**GOAL OF THE EXERCISE**
Turn every line of the rows below into a numbered list, skipping the blank lines. Leave the pictures out.

**SOURCE MATERIAL**
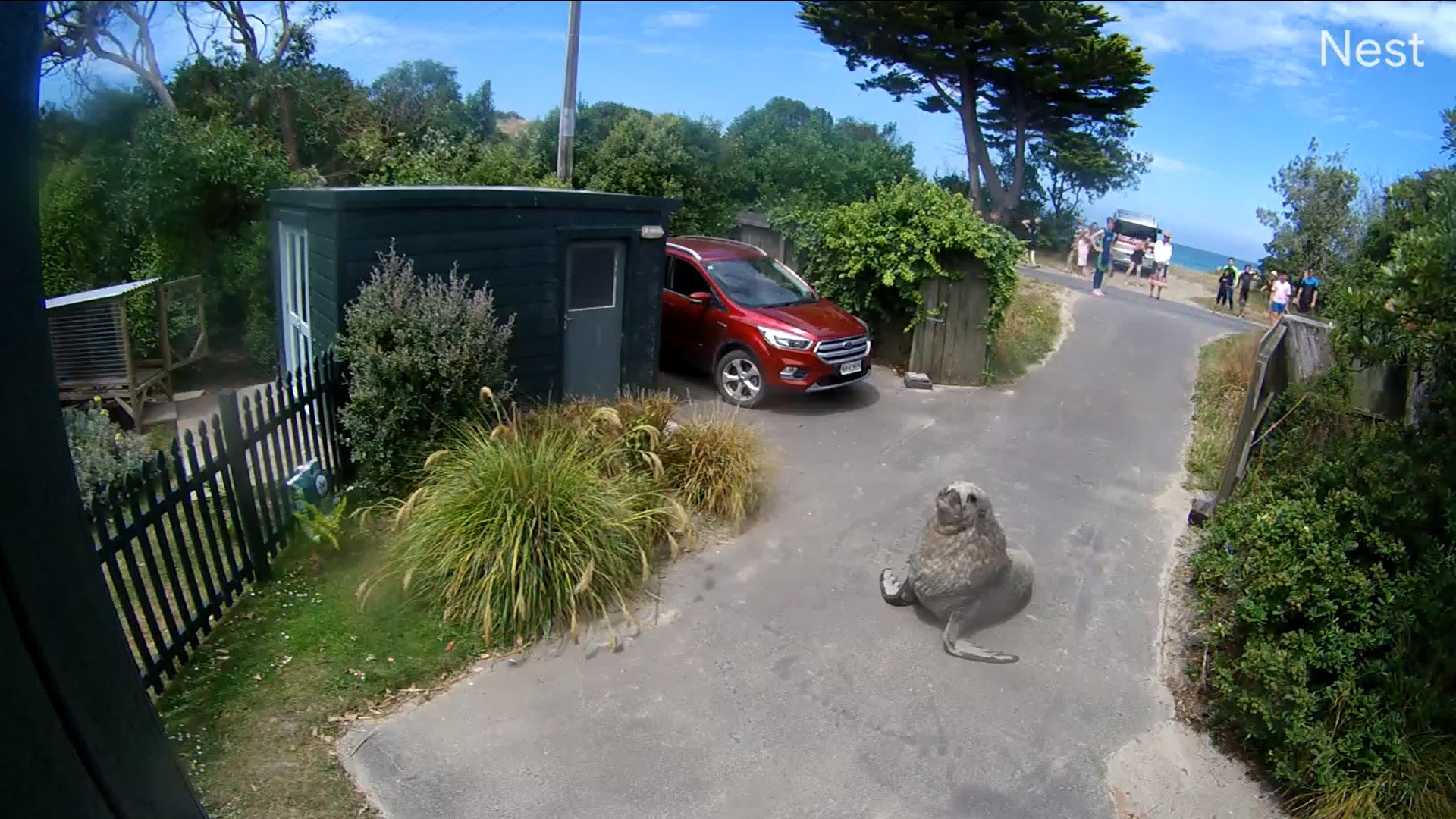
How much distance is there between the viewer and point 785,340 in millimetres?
9711

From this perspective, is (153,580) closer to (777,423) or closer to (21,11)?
(21,11)

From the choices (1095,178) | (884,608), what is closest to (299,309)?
(884,608)

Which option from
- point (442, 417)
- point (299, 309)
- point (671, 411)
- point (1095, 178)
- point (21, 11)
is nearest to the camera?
point (21, 11)

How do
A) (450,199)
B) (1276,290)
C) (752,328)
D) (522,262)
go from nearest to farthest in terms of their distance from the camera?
(450,199) < (522,262) < (752,328) < (1276,290)

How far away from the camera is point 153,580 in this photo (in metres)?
4.39

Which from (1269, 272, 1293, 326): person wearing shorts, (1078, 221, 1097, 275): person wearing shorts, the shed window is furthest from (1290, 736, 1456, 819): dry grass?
(1078, 221, 1097, 275): person wearing shorts

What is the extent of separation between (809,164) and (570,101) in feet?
17.0

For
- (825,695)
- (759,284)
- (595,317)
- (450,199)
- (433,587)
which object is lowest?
(825,695)

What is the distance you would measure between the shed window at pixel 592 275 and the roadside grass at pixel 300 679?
3414mm

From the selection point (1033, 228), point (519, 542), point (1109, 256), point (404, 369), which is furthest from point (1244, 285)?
point (519, 542)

**ANSWER FOR THE TASK**
1. How much distance is there between the viewer and point 785,340 in millimetres?
2. 9711
3. From this perspective, is (153,580) closer to (777,423) or closer to (21,11)?
4. (21,11)
5. From the choices (1095,178) | (884,608), what is closest to (299,309)?
6. (884,608)
7. Which option from
8. - point (442, 417)
9. - point (299, 309)
10. - point (671, 411)
11. - point (1095, 178)
12. - point (21, 11)
13. is nearest to the camera?
14. point (21, 11)
15. How do
16. A) (450,199)
17. B) (1276,290)
18. C) (752,328)
19. D) (522,262)
20. go from nearest to farthest in terms of their distance from the camera?
21. (450,199) < (522,262) < (752,328) < (1276,290)
22. How far away from the camera is point 153,580 in this photo (in metres)?
23. 4.39
24. Which from (1269, 272, 1293, 326): person wearing shorts, (1078, 221, 1097, 275): person wearing shorts, the shed window is furthest from (1290, 736, 1456, 819): dry grass?
25. (1078, 221, 1097, 275): person wearing shorts
26. What is the extent of separation between (809,164) and (570,101) in feet?
27. 17.0
28. For
29. - (825,695)
30. - (759,284)
31. - (595,317)
32. - (450,199)
33. - (433,587)
34. which object is lowest?
35. (825,695)
36. What is the distance you would measure between the shed window at pixel 592 275 and the roadside grass at pixel 300 679?
37. 3414mm
38. From the selection point (1033, 228), point (519, 542), point (1109, 256), point (404, 369), which is furthest from point (1244, 285)?
39. point (519, 542)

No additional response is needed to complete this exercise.